“It sounds like the opening for a joke,” Walla reporter Avi Ashkenazi wrote Wednesday morning: “A former president, a former district judge, and a former banker meet at the parole board.” On Thursday, a riveted country will await the ruling of the parole board deliberating the future of those three prestigious sinners: Moshe Katsav, Dan Cohen, and Eti Alon, who were made to pay with their freedom for bringing shame on Israel’s public institutions.
The most renowned of the three, former president Katsav, is a special case on several levels. For one thing, his parole hearing earlier this year ended in a rejection, with the board pointing out that Katsav’s refusal to accept his guilt, much less express regret over his sexual harassment of female underlings, of which he was convicted, mean that he is not a proper candidate for rehabilitation.

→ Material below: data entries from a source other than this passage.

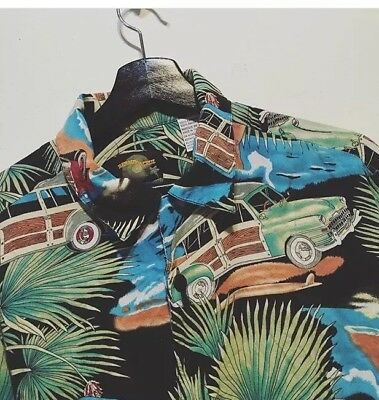 Hawaiian Shirt Psychedelic Summer Vintage Car Palm Trees Size Medium Rare Print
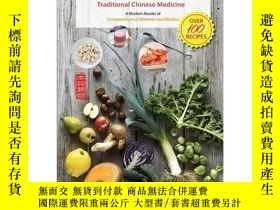 二手書博民逛書店100罕見Natural Foods A Practical Guide to Health with Tradi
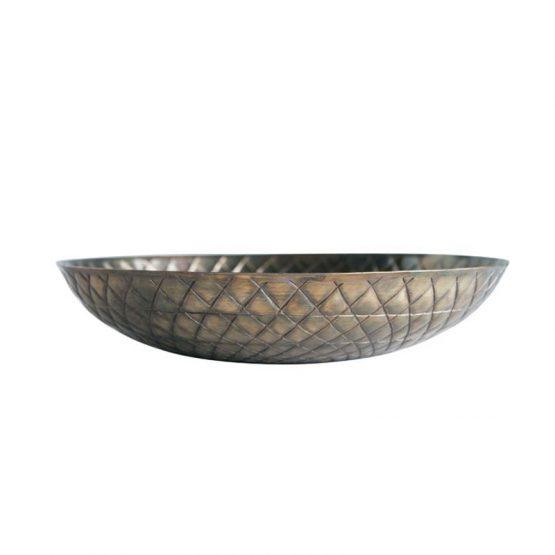 Embossed Antiqued Gold Metal Bowl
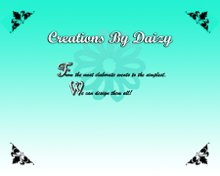 Creations By Daizy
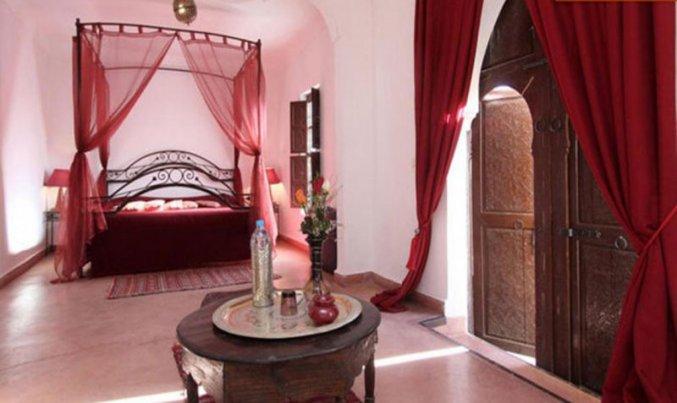 Slaapkamer van Riad Sidi Ayoub in Marrakech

But former presidents have friends in high places, and Katsav, who will turn 71 in December, appealed his rejection by the parole board, and the district court ruled that the board must reconsider his parole application. The court ruling was based on a new opinion submitted by the Prisoner Rehabilitation Authority (PRA) saying Katsav could undergo rehabilitation treatment outside the prison walls. This new filing represents a 180 degree turn from the PRA’s original opinion, and many in Israel’s media have suggested the writing is on the wall: Katsav is going home, having served 4 years and 8 months of his 7-year sentence.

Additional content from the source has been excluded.